Spatial relation data:
☆ ☆ ☆ ☆
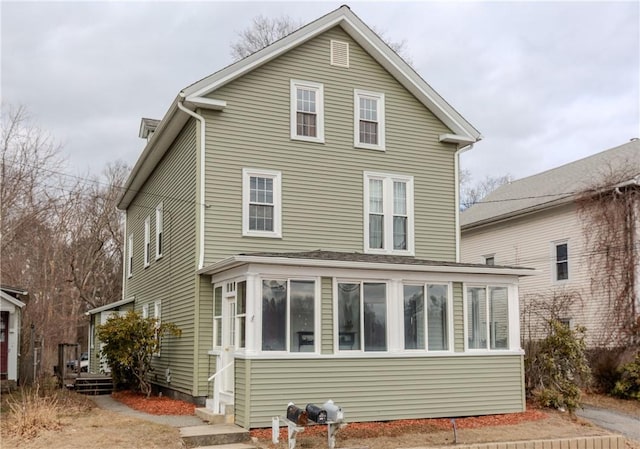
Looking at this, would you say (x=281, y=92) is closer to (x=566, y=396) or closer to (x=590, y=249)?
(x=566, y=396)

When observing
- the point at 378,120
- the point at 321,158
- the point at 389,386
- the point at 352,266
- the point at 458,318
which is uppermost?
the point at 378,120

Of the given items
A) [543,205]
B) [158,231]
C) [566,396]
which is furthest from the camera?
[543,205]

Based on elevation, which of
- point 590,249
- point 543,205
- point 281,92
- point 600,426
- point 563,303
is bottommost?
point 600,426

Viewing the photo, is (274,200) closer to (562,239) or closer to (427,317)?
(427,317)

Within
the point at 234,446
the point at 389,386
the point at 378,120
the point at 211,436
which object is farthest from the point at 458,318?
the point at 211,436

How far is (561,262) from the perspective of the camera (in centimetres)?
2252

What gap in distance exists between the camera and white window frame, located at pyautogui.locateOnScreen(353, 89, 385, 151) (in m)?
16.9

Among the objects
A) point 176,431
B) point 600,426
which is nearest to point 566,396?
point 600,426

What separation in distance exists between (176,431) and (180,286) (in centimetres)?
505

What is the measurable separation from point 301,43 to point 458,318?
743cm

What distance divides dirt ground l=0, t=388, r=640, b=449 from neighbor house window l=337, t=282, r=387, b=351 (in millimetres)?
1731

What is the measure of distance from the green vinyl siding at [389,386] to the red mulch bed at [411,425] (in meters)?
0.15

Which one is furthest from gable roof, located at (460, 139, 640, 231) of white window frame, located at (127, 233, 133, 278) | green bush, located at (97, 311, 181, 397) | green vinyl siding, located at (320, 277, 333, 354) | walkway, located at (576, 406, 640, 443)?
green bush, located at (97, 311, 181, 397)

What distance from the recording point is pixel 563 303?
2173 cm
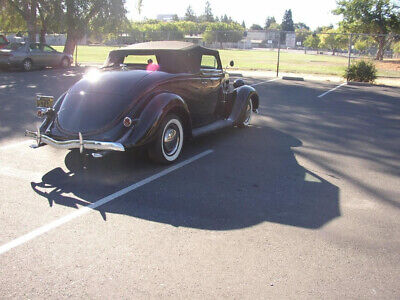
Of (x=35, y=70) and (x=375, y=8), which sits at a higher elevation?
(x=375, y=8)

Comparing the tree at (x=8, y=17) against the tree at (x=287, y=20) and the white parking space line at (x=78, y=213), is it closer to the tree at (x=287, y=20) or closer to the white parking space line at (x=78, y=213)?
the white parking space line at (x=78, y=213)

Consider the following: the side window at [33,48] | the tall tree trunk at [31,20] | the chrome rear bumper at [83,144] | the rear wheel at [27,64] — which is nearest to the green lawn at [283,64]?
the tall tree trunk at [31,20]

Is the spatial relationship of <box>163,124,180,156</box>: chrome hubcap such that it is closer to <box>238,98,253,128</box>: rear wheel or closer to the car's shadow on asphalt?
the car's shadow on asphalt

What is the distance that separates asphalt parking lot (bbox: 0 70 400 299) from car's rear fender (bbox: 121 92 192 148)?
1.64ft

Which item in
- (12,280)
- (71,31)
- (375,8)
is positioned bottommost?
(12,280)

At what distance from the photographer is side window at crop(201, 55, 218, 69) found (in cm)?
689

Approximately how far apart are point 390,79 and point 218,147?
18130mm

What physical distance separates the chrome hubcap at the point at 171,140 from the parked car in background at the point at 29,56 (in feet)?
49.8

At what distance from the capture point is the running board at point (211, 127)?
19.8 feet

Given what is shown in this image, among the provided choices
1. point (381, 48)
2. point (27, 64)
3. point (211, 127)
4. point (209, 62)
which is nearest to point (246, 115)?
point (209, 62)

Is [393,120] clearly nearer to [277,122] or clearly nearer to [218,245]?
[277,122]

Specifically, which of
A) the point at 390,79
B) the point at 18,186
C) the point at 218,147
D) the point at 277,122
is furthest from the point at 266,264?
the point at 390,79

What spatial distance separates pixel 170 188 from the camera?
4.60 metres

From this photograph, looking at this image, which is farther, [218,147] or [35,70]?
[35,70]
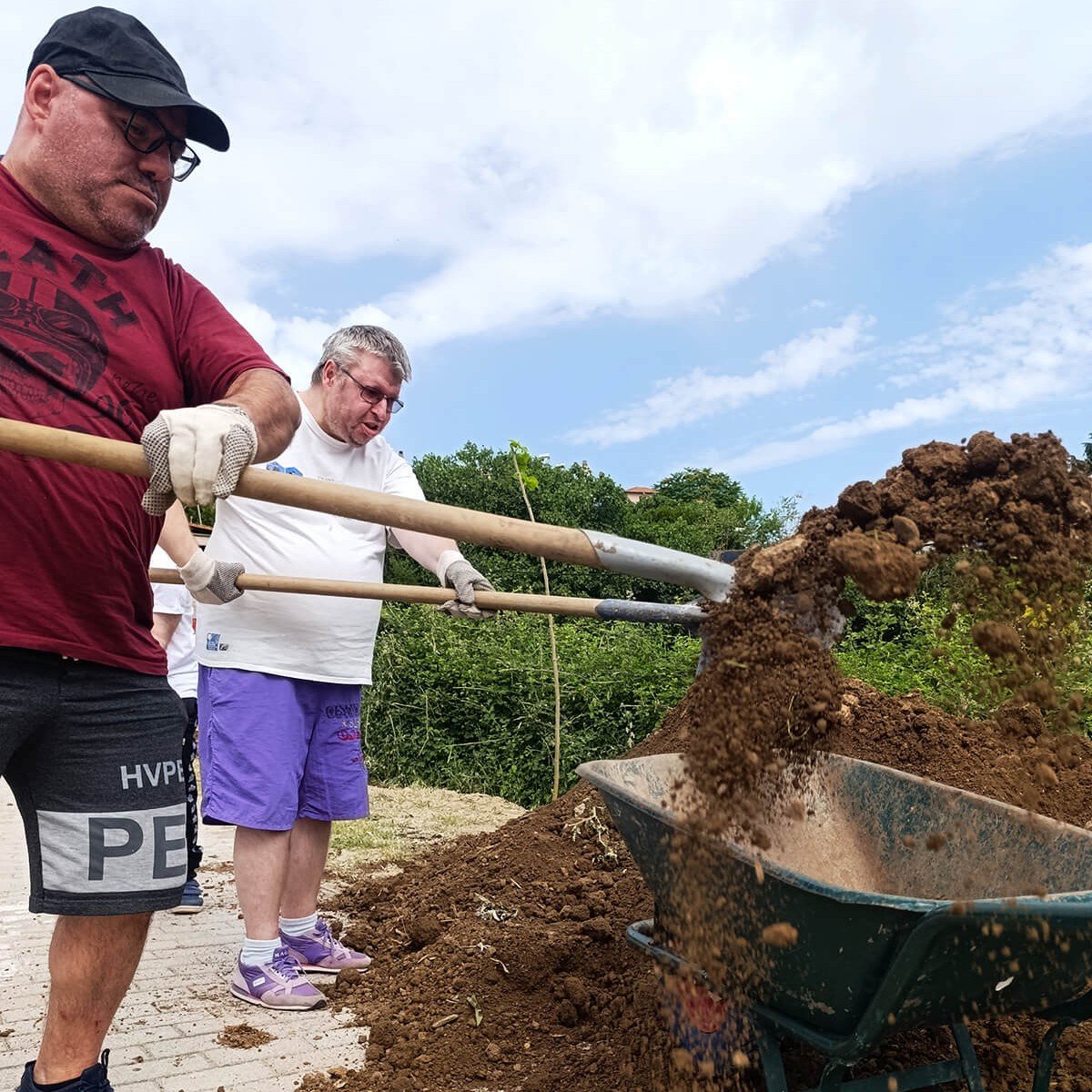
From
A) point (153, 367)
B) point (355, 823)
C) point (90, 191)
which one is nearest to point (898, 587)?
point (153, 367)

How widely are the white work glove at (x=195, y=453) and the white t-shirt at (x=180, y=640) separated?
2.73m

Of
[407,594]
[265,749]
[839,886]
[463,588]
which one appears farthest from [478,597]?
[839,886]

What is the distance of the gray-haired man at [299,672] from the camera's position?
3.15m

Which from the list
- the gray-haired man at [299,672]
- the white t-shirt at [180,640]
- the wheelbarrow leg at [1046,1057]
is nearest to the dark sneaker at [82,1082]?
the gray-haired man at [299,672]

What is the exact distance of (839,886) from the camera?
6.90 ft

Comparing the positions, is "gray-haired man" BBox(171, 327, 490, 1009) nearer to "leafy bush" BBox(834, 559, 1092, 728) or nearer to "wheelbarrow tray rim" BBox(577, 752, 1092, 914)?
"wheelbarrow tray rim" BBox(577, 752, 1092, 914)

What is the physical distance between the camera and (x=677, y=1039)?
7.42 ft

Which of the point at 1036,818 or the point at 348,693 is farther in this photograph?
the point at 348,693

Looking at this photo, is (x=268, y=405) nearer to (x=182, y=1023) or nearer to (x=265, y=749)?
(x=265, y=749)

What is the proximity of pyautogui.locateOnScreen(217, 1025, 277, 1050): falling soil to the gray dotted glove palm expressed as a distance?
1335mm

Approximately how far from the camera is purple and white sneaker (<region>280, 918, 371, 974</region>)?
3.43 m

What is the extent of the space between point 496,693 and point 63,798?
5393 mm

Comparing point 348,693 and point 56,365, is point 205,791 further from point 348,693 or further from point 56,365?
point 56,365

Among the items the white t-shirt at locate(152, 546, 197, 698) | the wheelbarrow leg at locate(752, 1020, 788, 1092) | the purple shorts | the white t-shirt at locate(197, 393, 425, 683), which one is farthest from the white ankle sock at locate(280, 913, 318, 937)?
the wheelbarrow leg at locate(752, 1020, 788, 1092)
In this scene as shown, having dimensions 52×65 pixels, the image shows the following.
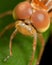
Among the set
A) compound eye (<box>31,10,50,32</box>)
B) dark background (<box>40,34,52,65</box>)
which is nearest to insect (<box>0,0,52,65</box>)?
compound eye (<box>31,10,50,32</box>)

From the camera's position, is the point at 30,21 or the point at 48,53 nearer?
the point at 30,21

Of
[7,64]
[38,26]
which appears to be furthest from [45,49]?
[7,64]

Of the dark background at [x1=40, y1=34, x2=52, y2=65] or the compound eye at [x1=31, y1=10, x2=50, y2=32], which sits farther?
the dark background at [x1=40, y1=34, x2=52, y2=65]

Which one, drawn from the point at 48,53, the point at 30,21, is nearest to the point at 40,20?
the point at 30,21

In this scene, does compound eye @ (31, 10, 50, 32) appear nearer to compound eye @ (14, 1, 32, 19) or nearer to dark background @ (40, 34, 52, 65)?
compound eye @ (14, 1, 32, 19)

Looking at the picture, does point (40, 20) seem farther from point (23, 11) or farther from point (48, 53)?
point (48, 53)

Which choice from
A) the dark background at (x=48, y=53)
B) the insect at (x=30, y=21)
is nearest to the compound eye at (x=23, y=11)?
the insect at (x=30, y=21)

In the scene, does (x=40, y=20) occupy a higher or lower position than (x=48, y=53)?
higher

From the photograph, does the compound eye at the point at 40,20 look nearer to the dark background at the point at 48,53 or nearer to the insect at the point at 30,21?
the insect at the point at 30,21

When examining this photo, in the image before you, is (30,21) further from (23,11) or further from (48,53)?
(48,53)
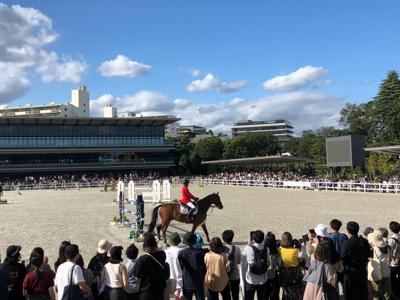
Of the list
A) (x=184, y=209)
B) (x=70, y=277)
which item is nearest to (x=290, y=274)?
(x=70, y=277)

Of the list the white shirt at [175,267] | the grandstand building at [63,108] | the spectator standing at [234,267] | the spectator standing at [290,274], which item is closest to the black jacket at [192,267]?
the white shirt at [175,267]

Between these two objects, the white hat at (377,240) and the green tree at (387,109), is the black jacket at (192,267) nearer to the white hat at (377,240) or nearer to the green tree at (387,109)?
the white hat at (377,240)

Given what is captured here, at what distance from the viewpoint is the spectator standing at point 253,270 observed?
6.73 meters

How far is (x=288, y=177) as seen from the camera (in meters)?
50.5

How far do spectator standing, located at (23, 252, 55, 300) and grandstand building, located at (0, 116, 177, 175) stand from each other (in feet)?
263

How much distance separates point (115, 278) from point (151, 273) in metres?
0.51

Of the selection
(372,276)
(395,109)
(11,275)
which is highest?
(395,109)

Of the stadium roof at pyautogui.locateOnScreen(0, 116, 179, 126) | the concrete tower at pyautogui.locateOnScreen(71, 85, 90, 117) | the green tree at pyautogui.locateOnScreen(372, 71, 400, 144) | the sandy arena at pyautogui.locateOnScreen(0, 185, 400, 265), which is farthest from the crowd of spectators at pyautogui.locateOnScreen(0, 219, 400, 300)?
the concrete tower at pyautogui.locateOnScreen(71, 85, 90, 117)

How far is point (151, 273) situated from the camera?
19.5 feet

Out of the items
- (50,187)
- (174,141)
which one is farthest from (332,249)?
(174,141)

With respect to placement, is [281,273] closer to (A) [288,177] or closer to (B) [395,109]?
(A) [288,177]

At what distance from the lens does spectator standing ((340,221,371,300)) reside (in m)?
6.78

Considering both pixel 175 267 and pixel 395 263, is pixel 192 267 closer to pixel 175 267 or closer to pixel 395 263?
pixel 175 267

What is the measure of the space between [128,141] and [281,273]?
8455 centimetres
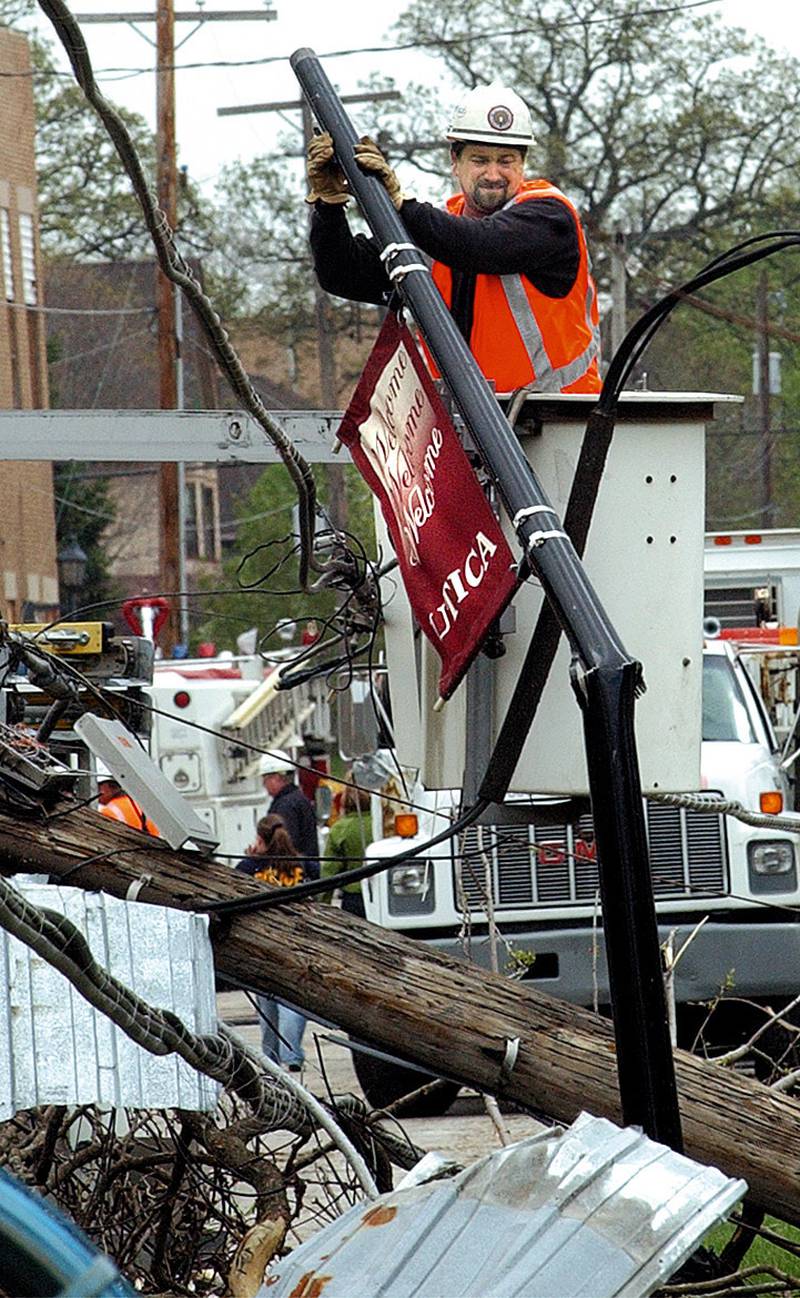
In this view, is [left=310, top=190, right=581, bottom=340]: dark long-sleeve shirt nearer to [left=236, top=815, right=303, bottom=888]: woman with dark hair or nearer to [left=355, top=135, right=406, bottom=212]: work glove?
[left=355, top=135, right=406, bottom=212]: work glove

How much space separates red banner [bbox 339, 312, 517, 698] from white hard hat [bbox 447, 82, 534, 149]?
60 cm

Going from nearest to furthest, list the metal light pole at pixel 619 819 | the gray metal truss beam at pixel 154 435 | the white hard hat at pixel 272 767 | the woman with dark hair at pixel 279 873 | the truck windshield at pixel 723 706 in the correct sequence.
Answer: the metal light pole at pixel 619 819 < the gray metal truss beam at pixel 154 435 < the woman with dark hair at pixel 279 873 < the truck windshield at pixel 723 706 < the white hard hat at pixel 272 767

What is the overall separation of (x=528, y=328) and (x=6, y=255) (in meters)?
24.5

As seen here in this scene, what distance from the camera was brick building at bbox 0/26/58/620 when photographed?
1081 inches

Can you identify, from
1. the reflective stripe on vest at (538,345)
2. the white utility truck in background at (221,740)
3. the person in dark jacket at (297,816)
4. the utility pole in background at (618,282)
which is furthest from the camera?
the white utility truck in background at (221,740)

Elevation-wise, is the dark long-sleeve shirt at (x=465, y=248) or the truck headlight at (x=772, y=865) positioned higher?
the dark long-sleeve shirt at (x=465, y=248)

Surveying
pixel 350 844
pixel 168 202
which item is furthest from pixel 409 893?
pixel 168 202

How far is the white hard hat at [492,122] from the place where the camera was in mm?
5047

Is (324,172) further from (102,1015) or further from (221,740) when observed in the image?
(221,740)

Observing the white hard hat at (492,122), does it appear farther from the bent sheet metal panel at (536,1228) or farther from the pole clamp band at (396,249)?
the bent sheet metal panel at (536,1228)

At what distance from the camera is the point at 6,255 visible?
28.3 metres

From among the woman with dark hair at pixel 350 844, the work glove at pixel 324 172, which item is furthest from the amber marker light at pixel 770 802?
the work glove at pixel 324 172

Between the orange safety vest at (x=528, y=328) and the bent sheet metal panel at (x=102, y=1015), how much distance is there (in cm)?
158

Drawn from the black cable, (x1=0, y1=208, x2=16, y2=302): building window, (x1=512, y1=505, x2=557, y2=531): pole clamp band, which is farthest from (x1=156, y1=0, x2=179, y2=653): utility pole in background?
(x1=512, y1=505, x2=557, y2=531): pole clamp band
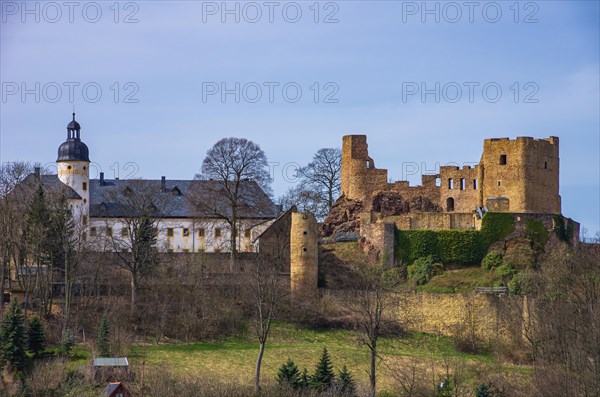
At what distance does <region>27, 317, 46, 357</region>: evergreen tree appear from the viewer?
☆ ☆ ☆ ☆
Reproduce the rows from the line with "How far is the" to the line with "28.3 metres", keeping every line exactly as it appears.

How far is the white hard hat at [492,122] from the place where the camera was in mm?
5047

Is (324,172) further from (102,1015) or further from (221,740) when observed in the image?
(221,740)

Observing the white hard hat at (492,122), does it appear farther from the bent sheet metal panel at (536,1228) or farther from the pole clamp band at (396,249)?
the bent sheet metal panel at (536,1228)

At what distance from the camera is the point at 6,255 visible?
28.3 metres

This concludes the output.